Dorsey thinks football is a "release valve", and cites the resignation of a royal family member in Saudi Arabia in 2012 as an example. He was pressured to leave by groups organised by Saudi football fans.
In recent years, Saudi Arabia has seen a huge upsurge in the popularity of football. Some have even started to question whether it is a threat to Islam. Last month, Sheikh Ibrahim Al-Zobaydi, a Saudi cleric, posted a video of himself denouncing "sports fanaticism". He timed the release with a game between two of Saudi Arabia's top teams - Al-Nassr and Al-Hilal. The video has racked up 700,000 views.
Meanwhile, author and cleric Ayid Al-Qarni disagreed, tweeting to his five million followers, "To #Al-Nassr I dedicate my book 'Smile' and to #Al-Hilal I dedicate my book 'Don't be sad'."

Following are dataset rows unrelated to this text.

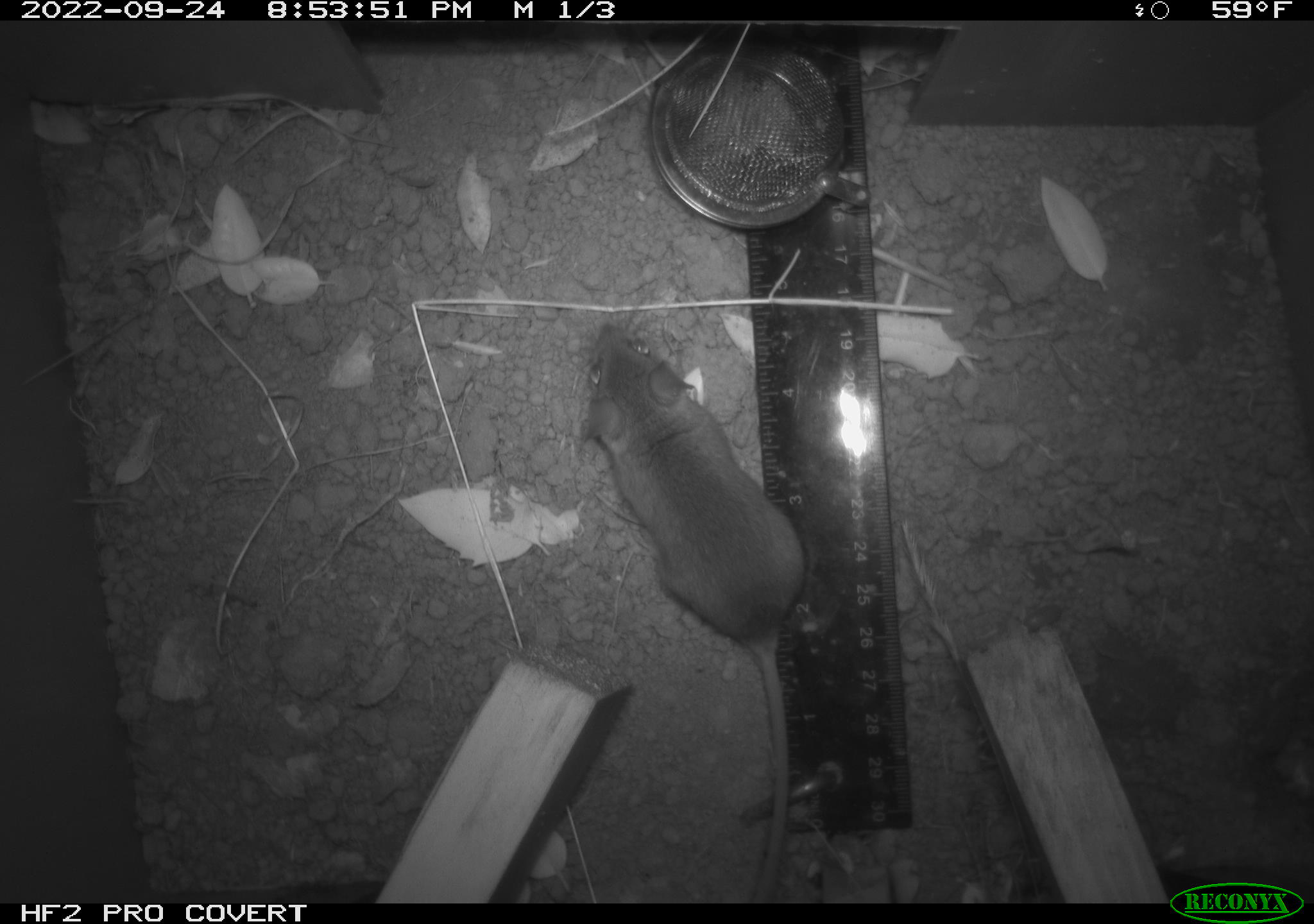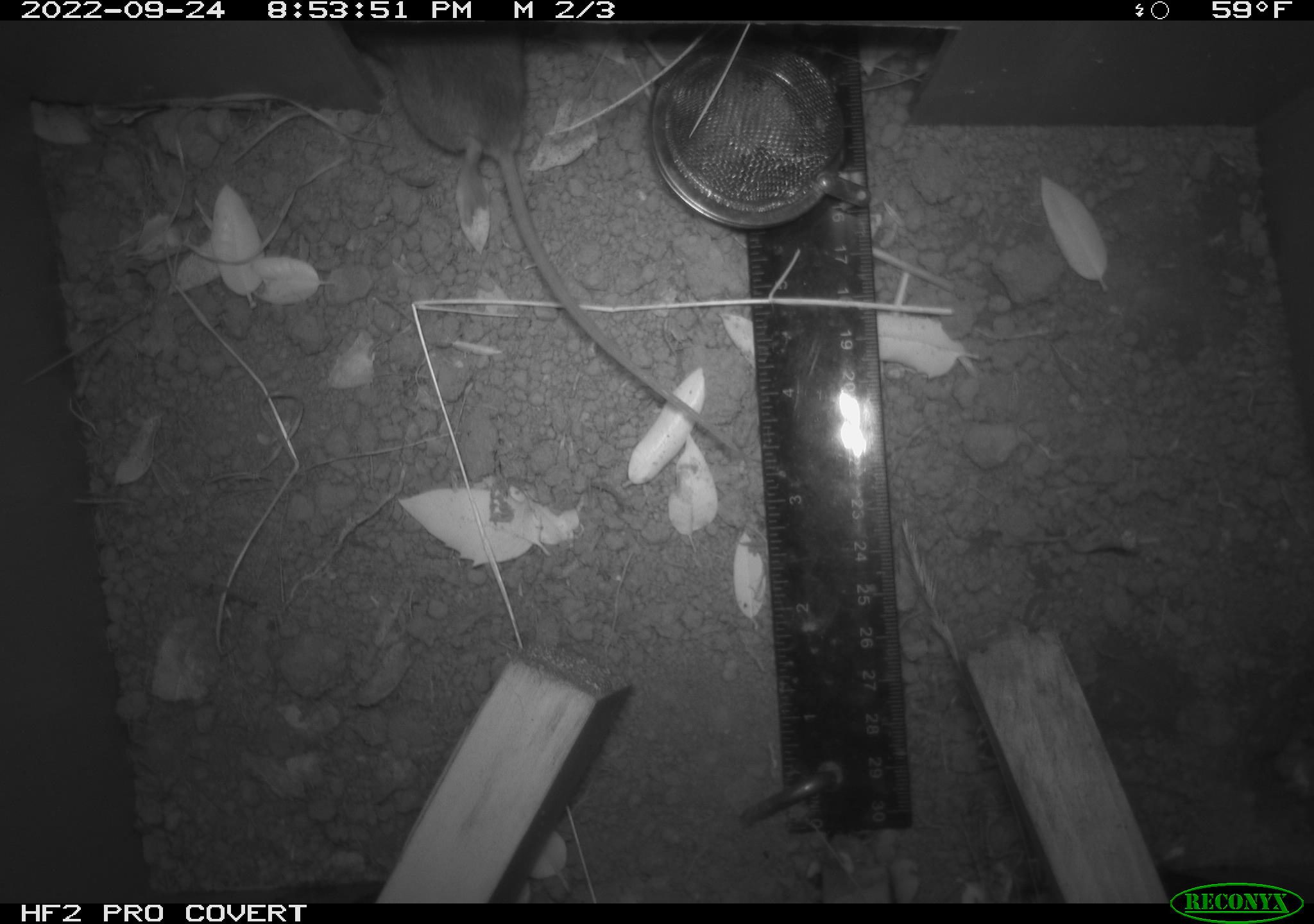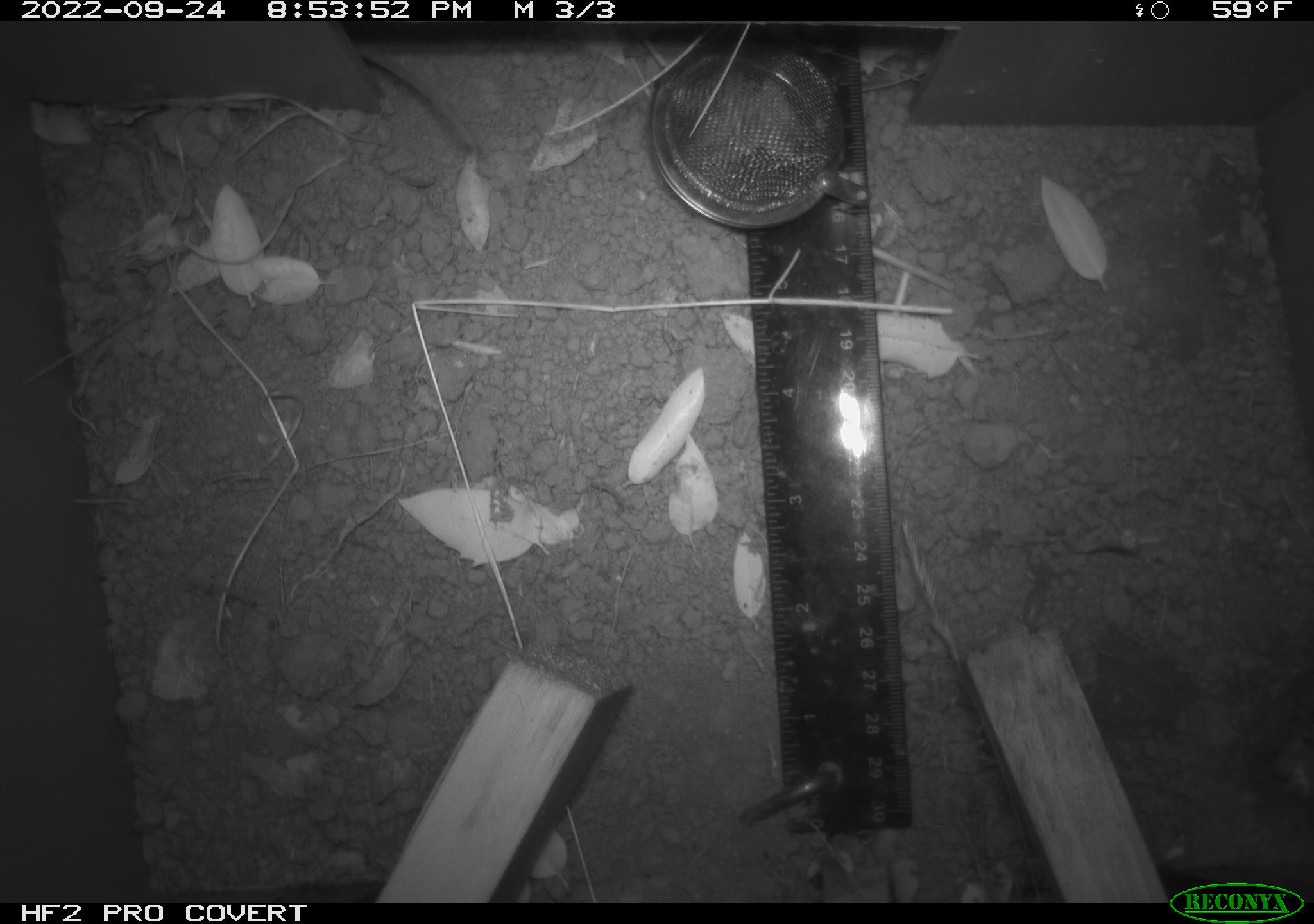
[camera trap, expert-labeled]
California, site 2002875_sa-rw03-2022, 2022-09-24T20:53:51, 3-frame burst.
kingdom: Animalia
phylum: Chordata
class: Mammalia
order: Rodentia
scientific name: Rodentia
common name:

Of course the conversation soon turns to the World Cup. Qatar was regarded as a shock decision in the West when they were chosen by FIFA to host the 2022 World Cup. Critics cited a lack of "football culture", the hot climate, even throwing about corruption allegations. But Sepp Blatter of FIFA was unequivocal in his support.
"The Arabic world deserves a World Cup. They have 22 countries and have not had any opportunity to organise the tournament," he told reporters in 2010.
Dorsey puts the negative reaction to Qatar hosting the competition as good old-fashioned post-colonial racism.
"A lot of it is shaded with envy, bigotry, arrogance and a degree of ignorance. If you look at the three years after Qatar won the bid - human rights groups have been able to publish their reports actually in Doha, which is quite rare in the Middle East.
"They've also made moves to address living conditions and even tackle the immigration cycle," he adds, referring to the onerous bureaucracy and malignant credit arrangements affecting migrant workers across the Middle East. The Qatari government is making some progress in regulating migrant worker employers and is believed to be working with the Indian government on this.
The Guardian recently published a series of investigations into working conditions for construction workers building new stadiums in Qatar, but Dorsey dismisses the enthusiastic journalism as late to the party.
"I first wrote about this issue in 1976. It's an old story. But while the Qataris knew the World Cup would give them a lot of leverage around the world, perhaps they didn't realise that it would give human rights groups and journalists a lot of leverage back."
Nevertheless, the World Cup may solidify existing football support while playing into Qatar's expansive "soft power" foreign policies.
Dorsey admits that football was once a non-entity. Until recently, Qatari and UAE clubs didn't cater to foreign nationals, only to nationals.
"The British CEO of a club in Abu Dhabi started catering to non-nationals a couple of years ago. Within a matter of months, he had quadrupled spectatorship in his stadiums."
Now, says Dorsey, there is even talk of moving the clubs out of the local sheikhs' hands and into public ownership - which would further legitimise expressions of democracy: fans acting together for a greater good. That's perilously close to democracy - which many Middle Eastern states are slowly preparing themselves for.